TEXTE DE LA PAGE:
-------
Le bruit que fait le bonheur en partant
Le bruit du texte, comme une célébration : mot à mot, Jean-Louis Fournier dessine le portrait de sa femme, brutalement décédée, aujourd’hui disparue. Des petites touches, qui veulent dire la vérité du sentiment, de la souffrance et du souvenir. Des souvenirs qui collent, une image qui reste, têtue. Une exigence qui s’impose. Le texte traque l’expression juste, parce qu’il y a là une nécessité : rendre l’hommage de la vérité à une silhouette lumineuse.
« A toi qui es devenue entièrement légère. Tu es maintenant impondérable. Tu ne ferais même pas osciller l’aiguille d’un pèse-lettre.
Tu es en apesanteur, légère comme un nuage, une buée, un parfum, un souvenir… »
Le souci obstiné de dire vrai, tout en finesse aussi : la plume comme une harpe. Délicatesse et politesse du désespoir. « Il est poli d’être gai », rappelle Voltaire en épigraphe.
« Je n’ai jamais pleuré, je crois, quand tu es morte. J’ai envie de dire que j’étais trop malheureux, et les larmes paraissaient dérisoires. Je pleure seulement au cinéma, parce que c’est du cinéma. »
Le chemin qu’on fait, nécessaire. La tempête de la douleur sur une existence prostrée. Puis l’idée qu’on va malgré tout, étrangement, continuer. Et comment ? En demi-teinte sans doute, cette âme qui survit :
« Mes souvenirs continuent à briller comme les étoiles mortes. Le passé me semble parfait, le futur pas très sûr. Je préfère conjuguer l’irréel du présent. »
Veuf, de Jean-Louis Fournier. Stock, 2011. Livre de poche, février 2013.
-------
Recopiez intégralement, sans la moindre modification, le texte ci-dessus consacré au livre Veuf.

SEGMENT DE DONNÉES:
-------
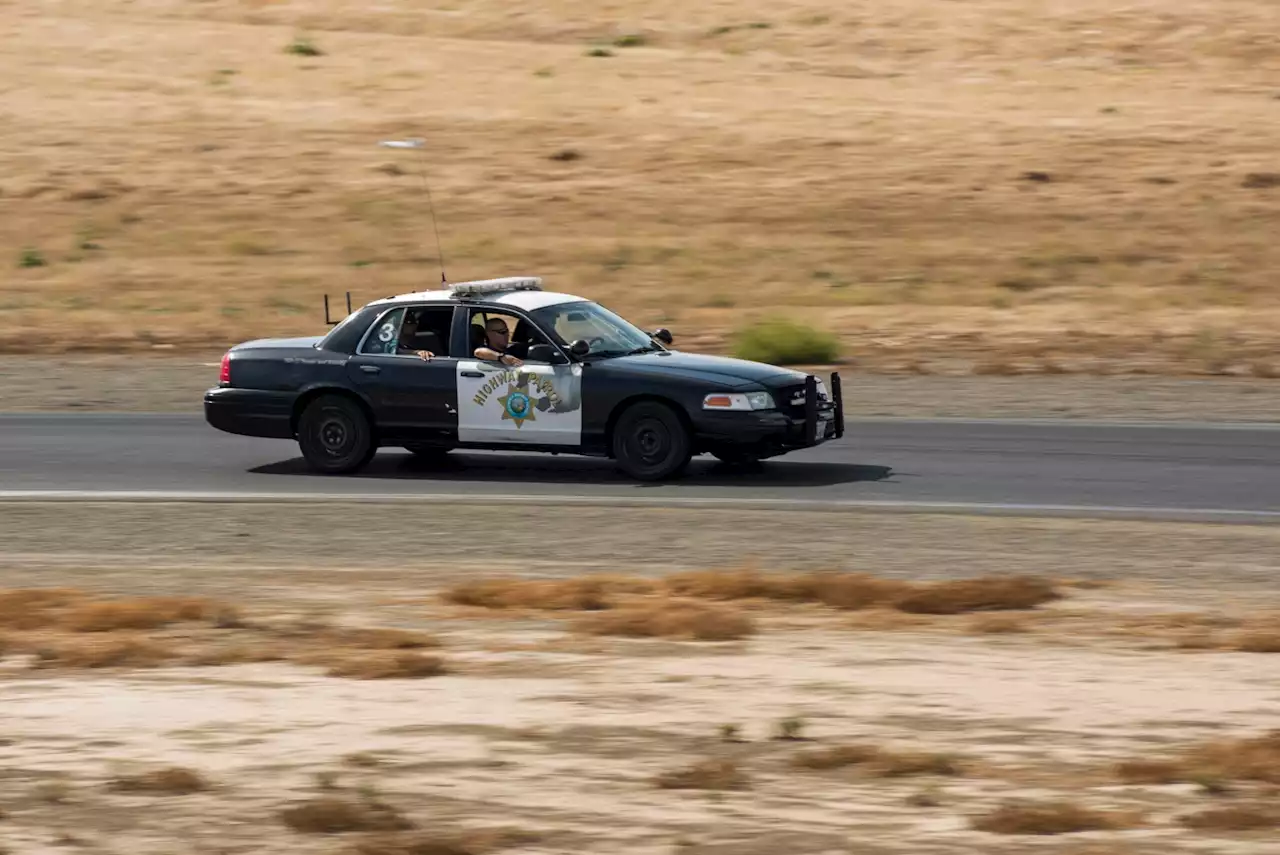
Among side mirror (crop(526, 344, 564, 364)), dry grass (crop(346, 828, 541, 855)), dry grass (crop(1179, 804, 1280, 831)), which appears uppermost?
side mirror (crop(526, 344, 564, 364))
-------
RÉPONSE:
Le bruit que fait le bonheur en partant
Le bruit du texte, comme une célébration : mot à mot, Jean-Louis Fournier dessine le portrait de sa femme, brutalement décédée, aujourd’hui disparue. Des petites touches, qui veulent dire la vérité du sentiment, de la souffrance et du souvenir. Des souvenirs qui collent, une image qui reste, têtue. Une exigence qui s’impose. Le texte traque l’expression juste, parce qu’il y a là une nécessité : rendre l’hommage de la vérité à une silhouette lumineuse.
« A toi qui es devenue entièrement légère. Tu es maintenant impondérable. Tu ne ferais même pas osciller l’aiguille d’un pèse-lettre.
Tu es en apesanteur, légère comme un nuage, une buée, un parfum, un souvenir… »
Le souci obstiné de dire vrai, tout en finesse aussi : la plume comme une harpe. Délicatesse et politesse du désespoir. « Il est poli d’être gai », rappelle Voltaire en épigraphe.
« Je n’ai jamais pleuré, je crois, quand tu es morte. J’ai envie de dire que j’étais trop malheureux, et les larmes paraissaient dérisoires. Je pleure seulement au cinéma, parce que c’est du cinéma. »
Le chemin qu’on fait, nécessaire. La tempête de la douleur sur une existence prostrée. Puis l’idée qu’on va malgré tout, étrangement, continuer. Et comment ? En demi-teinte sans doute, cette âme qui survit :
« Mes souvenirs continuent à briller comme les étoiles mortes. Le passé me semble parfait, le futur pas très sûr. Je préfère conjuguer l’irréel du présent. »
Veuf, de Jean-Louis Fournier. Stock, 2011. Livre de poche, février 2013.